Analysis of 4-hydroxyproline
Free Hyp was analysed in plasma and synovial fluid by similar method except 25 μl ultrafiltrate, prepared by 3 kDa cut-off microspin filter with 25 pmol 4,5-[13C2]Hyp, was analysed. 4,5-[13C2]Hyp synthesised as described30 from [13C2]glyoxal31. Hyp concentrations are given in μM.
CCP antibody positivity was assessed by automated enzymatic immunoassay (EliA CCP; Phadia, Uppsala, Sweden)32.
Data are presented as mean ± SD for parametric distributions and median (lower – upper quartile) for non-parametric distributions. Significance of the difference between means of parametric data was analysed by Student's t-test and between medians of non-parametric data were analysed by Mann-Whitney U test for independent samples and Wilcoxon's signed ranks test for paired samples (analytes of plasma and synovial fluid of the same donor). Correlation analysis was performed by the Spearman method. Limit of detection was defined as an analyte amount equivalent to 3 SD of the zero analyte control deduced from response calibration curves.

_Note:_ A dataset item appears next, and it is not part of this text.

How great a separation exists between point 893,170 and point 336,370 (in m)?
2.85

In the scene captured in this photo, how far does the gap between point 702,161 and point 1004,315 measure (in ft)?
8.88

Data were analysed using SPSS, version 16.0. For diagnostic algorithm generation only controls, eOA, eRA and non-RA subject groups were used with data of age, gender, plasma CP, plasma free hydroxyproline, anti-CCP antibodies and RF. For each subject group and method, four “Leave-One-Out” cross-validations were performed and feature selection used to identify which of the features were informative biomarkers. Three different machine learning algorithms were used: Random Forests - a nonlinear, tree-based method9, stepwise generalized linear model (GLM) and generalized linear models with elastic net (GLMNET)10. The latter uses a sparse form of logistic regression, where it is assumed that parameters for some input variables will be exactly zero (and hence they do not contribute to the analysis). For this we use the R package ‘glmnet’. The 95% CI are determined via bootstrap analysis, using the R package “pROC”33. Significance of the 4-class algorithm outcome was assessed by exact binomial test for the null hypothesis that predicted classes are assigned randomly, probability 0.25.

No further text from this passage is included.